2014年10月21日(火)  サイトビジット(島田プロジェクト)報告

 平成24年度に採択された島田プロジェクト「認知症予防のためのコミュニティの創出と効果検証」の2回目のサイトビジットを実施しました(於:愛知県名古屋市緑区)。これまでのサイトビジットはこちら
   島田プロジェクトでは、地域資源を活用した認知症予防のための教室の運営と、プロジェクトの取り組みが教室に参加した個人・スタッフだけでなく、地域コミュニティにどのような効果をもたらすのかを検証することを目指しています。

 まずは、国立長寿医療センターに伺い、プロジェクトからの進捗報告を受けました。
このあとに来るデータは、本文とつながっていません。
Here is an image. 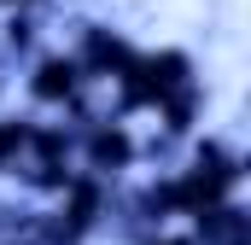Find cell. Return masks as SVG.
Here are the masks:
<instances>
[{
	"label": "cell",
	"mask_w": 251,
	"mask_h": 245,
	"mask_svg": "<svg viewBox=\"0 0 251 245\" xmlns=\"http://www.w3.org/2000/svg\"><path fill=\"white\" fill-rule=\"evenodd\" d=\"M29 128H35V111H0V181L24 164V152H29Z\"/></svg>",
	"instance_id": "7"
},
{
	"label": "cell",
	"mask_w": 251,
	"mask_h": 245,
	"mask_svg": "<svg viewBox=\"0 0 251 245\" xmlns=\"http://www.w3.org/2000/svg\"><path fill=\"white\" fill-rule=\"evenodd\" d=\"M187 82H199V64H193L187 47H140L134 64L105 88V111L128 122V117H140V111H158Z\"/></svg>",
	"instance_id": "1"
},
{
	"label": "cell",
	"mask_w": 251,
	"mask_h": 245,
	"mask_svg": "<svg viewBox=\"0 0 251 245\" xmlns=\"http://www.w3.org/2000/svg\"><path fill=\"white\" fill-rule=\"evenodd\" d=\"M134 41H128L123 29H111V24H100V18H82L76 24V41H70V59H76V70H82V82L88 88H111L117 76H123L128 64H134Z\"/></svg>",
	"instance_id": "4"
},
{
	"label": "cell",
	"mask_w": 251,
	"mask_h": 245,
	"mask_svg": "<svg viewBox=\"0 0 251 245\" xmlns=\"http://www.w3.org/2000/svg\"><path fill=\"white\" fill-rule=\"evenodd\" d=\"M152 117L164 122V140H187L193 128H199V117H204V82H187L181 94H170Z\"/></svg>",
	"instance_id": "6"
},
{
	"label": "cell",
	"mask_w": 251,
	"mask_h": 245,
	"mask_svg": "<svg viewBox=\"0 0 251 245\" xmlns=\"http://www.w3.org/2000/svg\"><path fill=\"white\" fill-rule=\"evenodd\" d=\"M24 94H29L35 111H53V117H59L70 99H82L88 82H82V70L70 59V47H41V53L29 59V70H24ZM94 94H100V88H94Z\"/></svg>",
	"instance_id": "5"
},
{
	"label": "cell",
	"mask_w": 251,
	"mask_h": 245,
	"mask_svg": "<svg viewBox=\"0 0 251 245\" xmlns=\"http://www.w3.org/2000/svg\"><path fill=\"white\" fill-rule=\"evenodd\" d=\"M35 35H41L35 12H6L0 18V53H35Z\"/></svg>",
	"instance_id": "8"
},
{
	"label": "cell",
	"mask_w": 251,
	"mask_h": 245,
	"mask_svg": "<svg viewBox=\"0 0 251 245\" xmlns=\"http://www.w3.org/2000/svg\"><path fill=\"white\" fill-rule=\"evenodd\" d=\"M70 175H76V128H64L59 117H35L29 152L12 170V181L29 187L35 198H59L64 187H70Z\"/></svg>",
	"instance_id": "2"
},
{
	"label": "cell",
	"mask_w": 251,
	"mask_h": 245,
	"mask_svg": "<svg viewBox=\"0 0 251 245\" xmlns=\"http://www.w3.org/2000/svg\"><path fill=\"white\" fill-rule=\"evenodd\" d=\"M134 164H140V134L123 117L105 111L100 122H88L76 134V170L82 175H94V181H105V187H123Z\"/></svg>",
	"instance_id": "3"
},
{
	"label": "cell",
	"mask_w": 251,
	"mask_h": 245,
	"mask_svg": "<svg viewBox=\"0 0 251 245\" xmlns=\"http://www.w3.org/2000/svg\"><path fill=\"white\" fill-rule=\"evenodd\" d=\"M134 245H199L187 228H158V234H140Z\"/></svg>",
	"instance_id": "9"
}]
</instances>
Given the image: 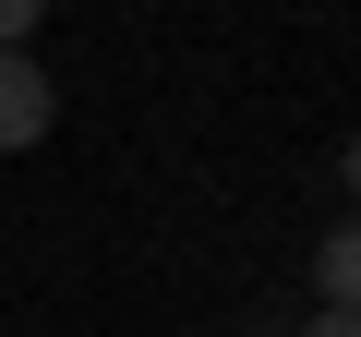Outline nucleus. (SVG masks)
Returning <instances> with one entry per match:
<instances>
[{
	"instance_id": "1",
	"label": "nucleus",
	"mask_w": 361,
	"mask_h": 337,
	"mask_svg": "<svg viewBox=\"0 0 361 337\" xmlns=\"http://www.w3.org/2000/svg\"><path fill=\"white\" fill-rule=\"evenodd\" d=\"M49 121H61V85H49V61H37V49H0V157L49 145Z\"/></svg>"
},
{
	"instance_id": "2",
	"label": "nucleus",
	"mask_w": 361,
	"mask_h": 337,
	"mask_svg": "<svg viewBox=\"0 0 361 337\" xmlns=\"http://www.w3.org/2000/svg\"><path fill=\"white\" fill-rule=\"evenodd\" d=\"M313 313H361V217H337L313 241Z\"/></svg>"
},
{
	"instance_id": "3",
	"label": "nucleus",
	"mask_w": 361,
	"mask_h": 337,
	"mask_svg": "<svg viewBox=\"0 0 361 337\" xmlns=\"http://www.w3.org/2000/svg\"><path fill=\"white\" fill-rule=\"evenodd\" d=\"M37 25H49V0H0V49H25Z\"/></svg>"
},
{
	"instance_id": "4",
	"label": "nucleus",
	"mask_w": 361,
	"mask_h": 337,
	"mask_svg": "<svg viewBox=\"0 0 361 337\" xmlns=\"http://www.w3.org/2000/svg\"><path fill=\"white\" fill-rule=\"evenodd\" d=\"M301 337H361V313H313V325H301Z\"/></svg>"
},
{
	"instance_id": "5",
	"label": "nucleus",
	"mask_w": 361,
	"mask_h": 337,
	"mask_svg": "<svg viewBox=\"0 0 361 337\" xmlns=\"http://www.w3.org/2000/svg\"><path fill=\"white\" fill-rule=\"evenodd\" d=\"M337 181H349V193H361V133H349V157H337Z\"/></svg>"
}]
</instances>
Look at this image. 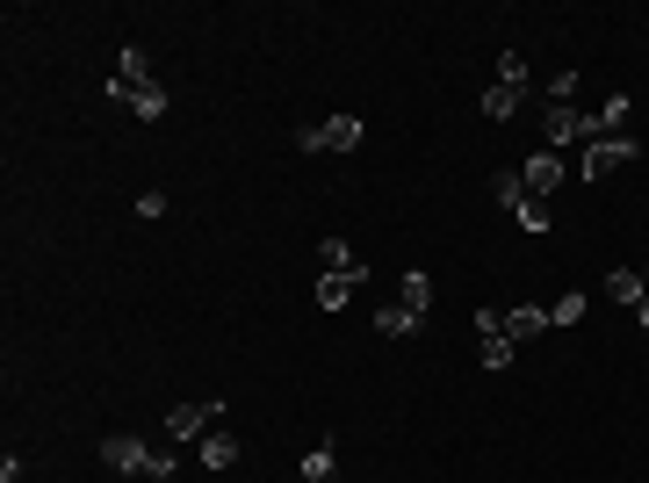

地域資源・認知症予防スタッフをどのように活用していくのか、プロジェクトの取り組みをどのように振り返り、整理していくかについて、活発な意見交換がなされました。地域での活動ではリスクも生じるため、リスクマネジメントのあり方も議論にあがりました。
 名古屋市緑区では認知症予防教室「脳活教室」を3つのフィットネスクラブで開催していますが、その中のひとつであるコパンスポーツクラブを訪れました。「脳活教室」は事前にプロジェクトで実施した高齢者健診の結果から認知機能に軽・中等度の低下が見られる方々を対象に、認知課題を伴った運動・有酸素運動・筋肉トレーニングを含んだ運動プログラムと、コミュニケーションを促す小グループ活動から成るものです。今回のサイトビジットでは運動プログラムの場に伺いました。
 運動プログラムでは、フィットネスクラブのインストラクターが全体の進行を担いますが、プロジェクトで養成した地域の認知症予防スタッフもサポートし、和やかな雰囲気の中で進められていました。プロのインストラクターが全体をまとめているため、流れも滑らか。教室に参加されている高齢者の方々は、皆さん、笑顔で運動プログラムをこなされていたのが印象的でした。
 同時にプロジェクトでは、運動が過度なもの・不十分なものにならないよう、身に着けるタイプの血圧計でモニタリングをしっかりと行っていました。訪問した運動教室の中でも、オーバーフローになりそうな方に声をかけ、負担になりすぎないよう、調整されていました。
 運動プログラム終了後は場所を名古屋市緑区役所に移し、区役所の方も交えた意見交換を行いました。「認知症予防スタッフの率直な意見・提案を聞ける機会」や「活動を支えることができる地域組織」のあり方など、いろいろな角度から議論が行われました。これらは研究事業終了後にもつながるもので、小グループ活動の広がりや教室継続に向けた検討など、大切な視点も出されていました。その中で行政の方から「場所を用意する」「どこかとどこかをつなげる」など行政としてできることを引き続き考えたいとのコメントもあり、心強く感じました。

 このように地域が主体となった認知症予防プログラムが、地域の特徴に合わせて広がり、同時に認知症に対する理解が深まるものとなることが期待できるサイトビジットになりました。


インストラクターと認知症予防スタッフ、プロジェクトメンバーが協働して、プログラムを進めます。

あしぶみラダーを活用したコグニサイズも取り入れています。

緑区役所では、プロジェクトメンバーと区役所の方々を交えて、今後の進め方に関して、意見交換を行いました。